- _WORK TASK_
Reproduce exactly, from the data that follows, the line with "nissan almera (n15) del año 1998", the line with "hotwife and stranger on vacation encounter", and every line that lies between them.

- _DATA SHOWN_

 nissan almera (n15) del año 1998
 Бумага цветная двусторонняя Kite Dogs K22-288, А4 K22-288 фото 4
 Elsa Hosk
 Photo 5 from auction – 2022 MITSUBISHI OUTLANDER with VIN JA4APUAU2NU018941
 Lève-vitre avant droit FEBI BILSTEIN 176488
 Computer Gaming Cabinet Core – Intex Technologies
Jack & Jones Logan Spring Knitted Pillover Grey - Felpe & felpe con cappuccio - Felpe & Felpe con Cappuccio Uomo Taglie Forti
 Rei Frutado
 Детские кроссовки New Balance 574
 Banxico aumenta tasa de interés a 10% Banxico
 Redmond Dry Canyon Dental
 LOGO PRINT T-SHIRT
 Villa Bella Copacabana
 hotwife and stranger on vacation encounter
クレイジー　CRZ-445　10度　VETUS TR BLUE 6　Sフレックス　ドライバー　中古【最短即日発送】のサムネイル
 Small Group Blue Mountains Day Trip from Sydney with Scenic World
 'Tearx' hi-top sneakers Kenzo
---
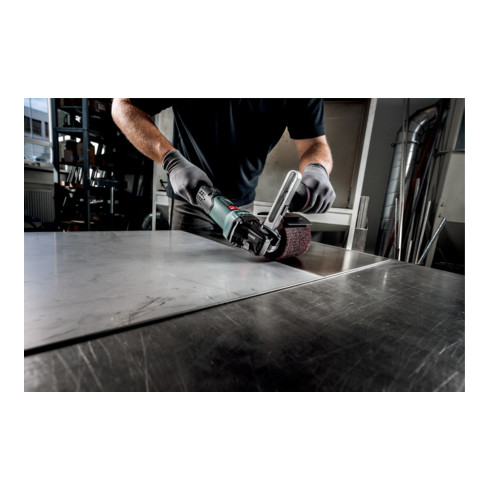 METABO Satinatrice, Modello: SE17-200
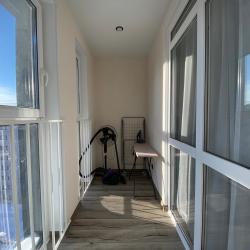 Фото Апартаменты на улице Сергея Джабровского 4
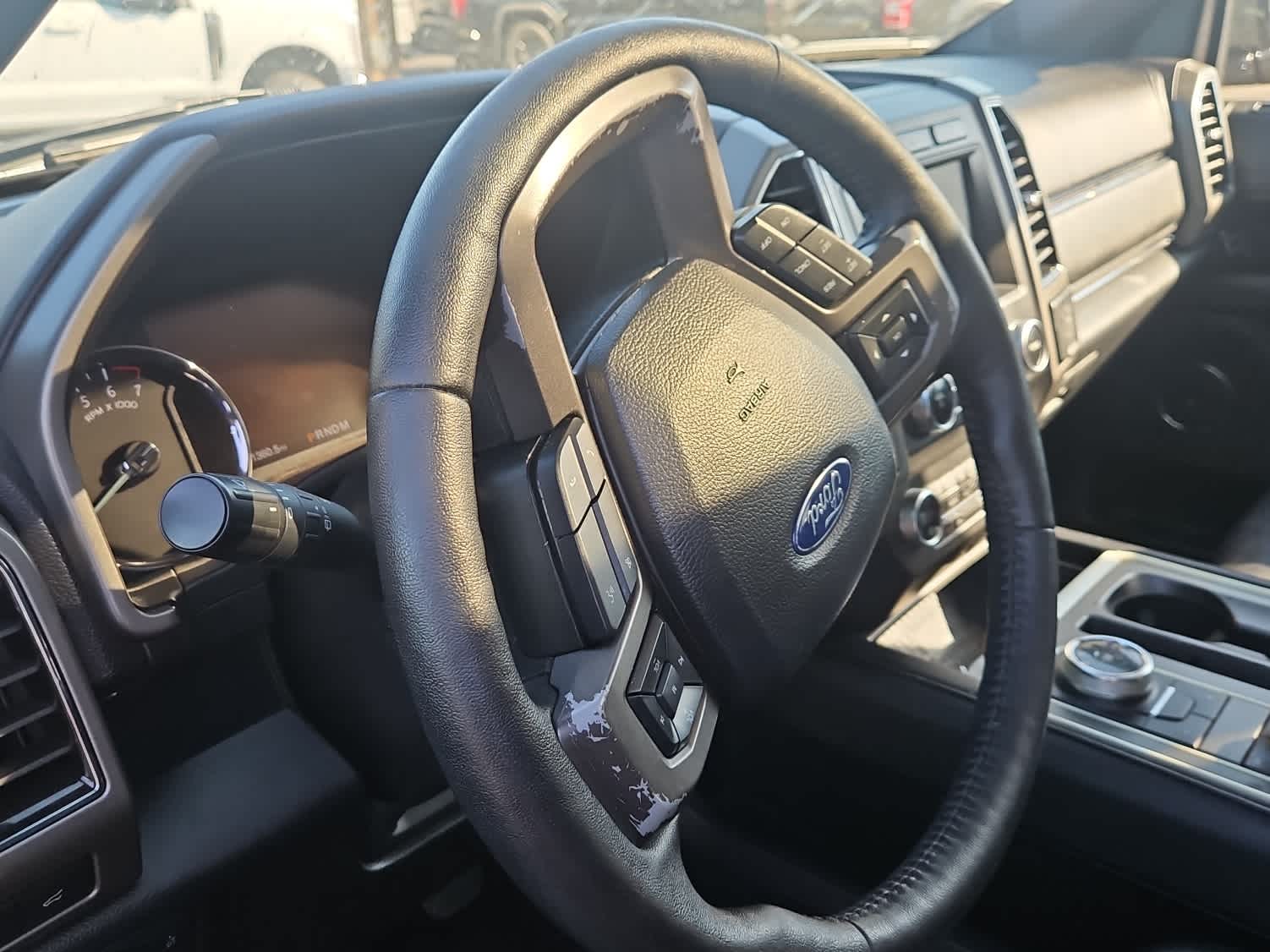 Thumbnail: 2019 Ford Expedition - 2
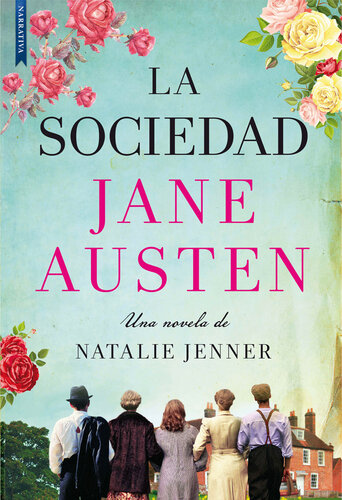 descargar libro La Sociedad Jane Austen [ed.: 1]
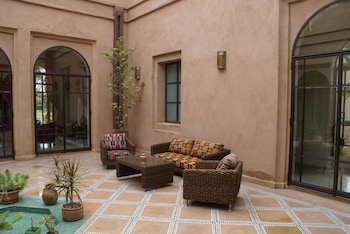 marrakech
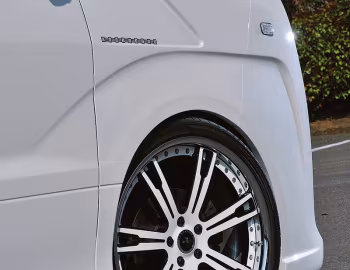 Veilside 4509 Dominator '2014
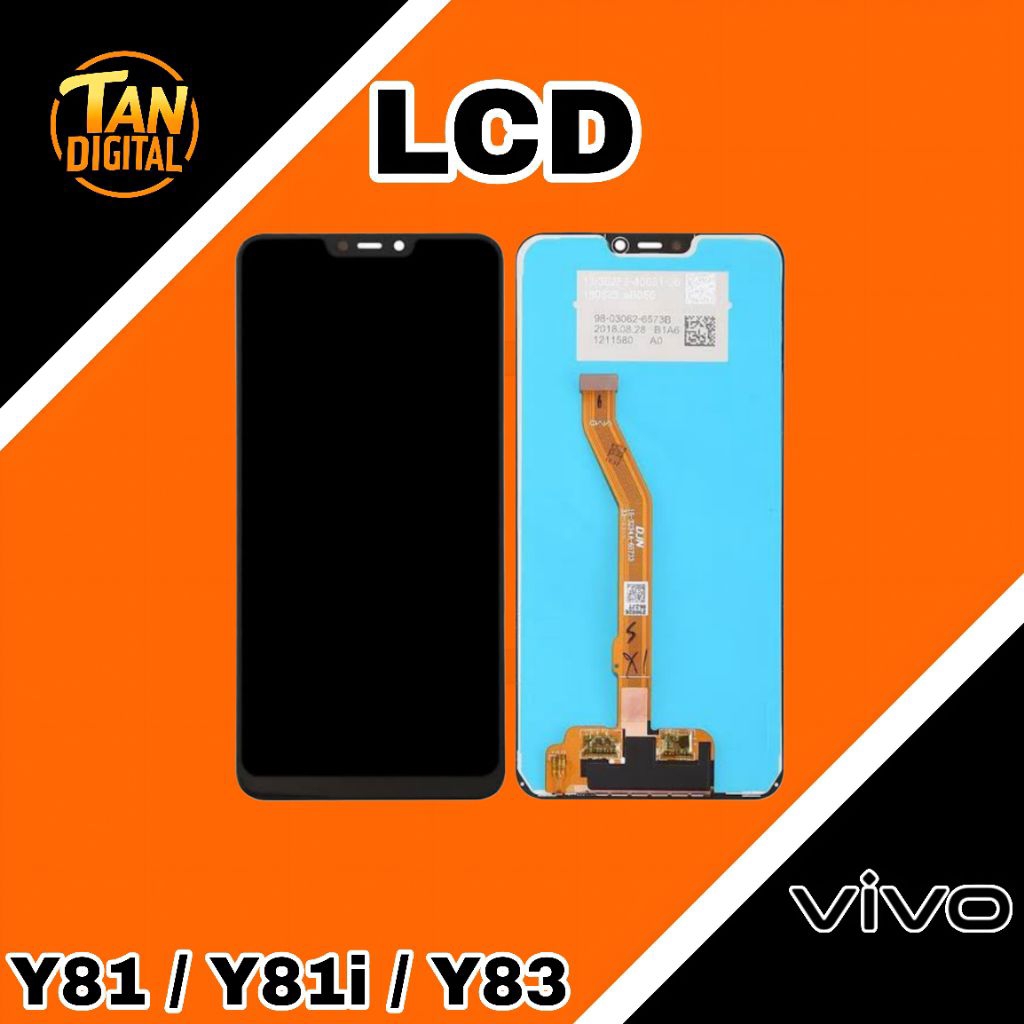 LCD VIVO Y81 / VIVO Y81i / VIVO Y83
--
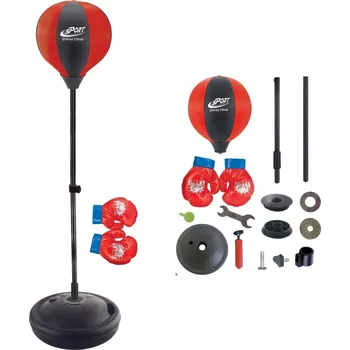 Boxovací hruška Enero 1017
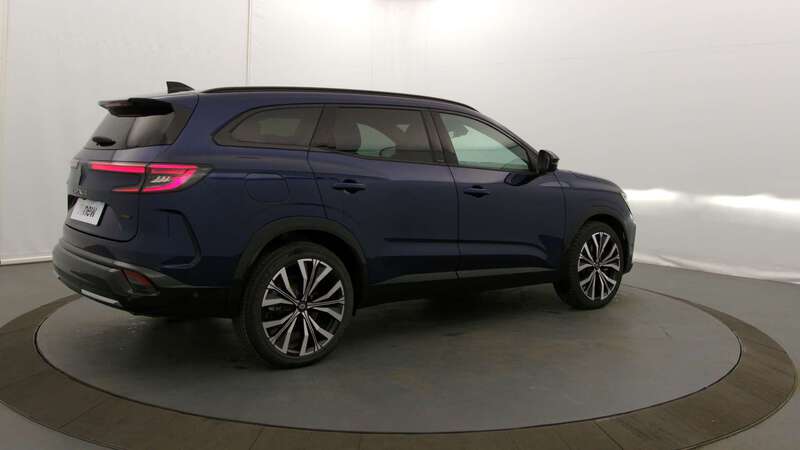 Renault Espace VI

- _ANSWER AREA_
 nissan almera (n15) del año 1998
 Бумага цветная двусторонняя Kite Dogs K22-288, А4 K22-288 фото 4
 Elsa Hosk
 Photo 5 from auction – 2022 MITSUBISHI OUTLANDER with VIN JA4APUAU2NU018941
 Lève-vitre avant droit FEBI BILSTEIN 176488
 Computer Gaming Cabinet Core – Intex Technologies
Jack & Jones Logan Spring Knitted Pillover Grey - Felpe & felpe con cappuccio - Felpe & Felpe con Cappuccio Uomo Taglie Forti
 Rei Frutado
 Детские кроссовки New Balance 574
 Banxico aumenta tasa de interés a 10% Banxico
 Redmond Dry Canyon Dental
 LOGO PRINT T-SHIRT
 Villa Bella Copacabana
 hotwife and stranger on vacation encounter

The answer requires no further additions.